French playwright (1728–1818)

Jean-Paul-André des Razins, marquis de Saint-Marc, (29 November 1728 – 11 September 1818) was an 18th-century French playwright and librettist.

A former officer of the French Guards Regiment, Saint-Marc wrote the libretto for Adèle de Ponthieu, a 1772 opera by Jean-Benjamin de La Borde and Pierre Montan Berton, and a 1781 opera by Niccolò Piccinni. He wrote several opéra comique librettos and numerous pieces of fleeting poetry.

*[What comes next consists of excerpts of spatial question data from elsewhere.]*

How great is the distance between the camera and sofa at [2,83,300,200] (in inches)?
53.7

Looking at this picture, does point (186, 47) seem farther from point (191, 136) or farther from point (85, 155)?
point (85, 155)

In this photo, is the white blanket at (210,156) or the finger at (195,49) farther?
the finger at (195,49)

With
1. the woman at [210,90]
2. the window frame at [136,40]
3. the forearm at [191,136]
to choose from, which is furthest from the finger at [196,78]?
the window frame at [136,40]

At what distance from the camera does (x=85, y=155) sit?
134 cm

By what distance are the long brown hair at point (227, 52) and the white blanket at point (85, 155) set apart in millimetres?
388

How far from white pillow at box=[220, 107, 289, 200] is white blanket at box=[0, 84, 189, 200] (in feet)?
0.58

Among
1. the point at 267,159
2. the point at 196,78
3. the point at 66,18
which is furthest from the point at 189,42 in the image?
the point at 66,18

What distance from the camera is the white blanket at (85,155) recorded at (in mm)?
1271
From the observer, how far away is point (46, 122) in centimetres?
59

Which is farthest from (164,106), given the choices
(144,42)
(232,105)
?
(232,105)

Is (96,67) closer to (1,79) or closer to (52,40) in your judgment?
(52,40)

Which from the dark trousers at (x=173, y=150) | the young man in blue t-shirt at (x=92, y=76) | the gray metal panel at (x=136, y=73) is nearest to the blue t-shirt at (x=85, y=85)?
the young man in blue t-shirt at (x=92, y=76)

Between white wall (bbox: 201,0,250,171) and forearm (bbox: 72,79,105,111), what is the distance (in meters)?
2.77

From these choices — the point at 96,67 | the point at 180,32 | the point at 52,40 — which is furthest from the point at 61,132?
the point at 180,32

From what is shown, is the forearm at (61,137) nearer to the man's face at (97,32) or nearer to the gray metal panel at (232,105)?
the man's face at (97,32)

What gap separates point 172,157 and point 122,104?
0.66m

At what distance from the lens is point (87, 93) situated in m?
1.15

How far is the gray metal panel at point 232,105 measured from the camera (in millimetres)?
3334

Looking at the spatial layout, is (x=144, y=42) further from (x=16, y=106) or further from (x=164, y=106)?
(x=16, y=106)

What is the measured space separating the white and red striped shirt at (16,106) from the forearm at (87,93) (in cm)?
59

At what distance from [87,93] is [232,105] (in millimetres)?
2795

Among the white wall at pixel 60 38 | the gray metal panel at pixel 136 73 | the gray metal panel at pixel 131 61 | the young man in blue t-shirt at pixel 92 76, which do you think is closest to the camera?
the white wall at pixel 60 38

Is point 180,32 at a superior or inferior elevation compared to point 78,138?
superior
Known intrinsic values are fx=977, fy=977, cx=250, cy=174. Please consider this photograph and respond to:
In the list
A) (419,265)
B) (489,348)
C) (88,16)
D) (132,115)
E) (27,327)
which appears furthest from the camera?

In 1778, attending in Paris the famous presentation of Irène, after which the bust of Voltaire was crowned, Saint-Marc improvised this quatrain which made him famous:

Voltaire, reçois la couronne
Que l’on vient de te présenter;
II est beau de la mériter,
Quand c’est la France qui la donne!

Voltaire, receive the crown
That one just presented to you;
It is beautiful to deserve it,
When it is France who gives it!

Saint-Marc was a member of the Académie de Bordeaux. The mansion in the city where he lived and died was registered as Monument historique 23 July 1921.

== Sources ==
- Actes de l’Académie nationale des sciences, belles-lettres et arts de Bordeaux, Paris, E. Dentu, 1880, p. 39.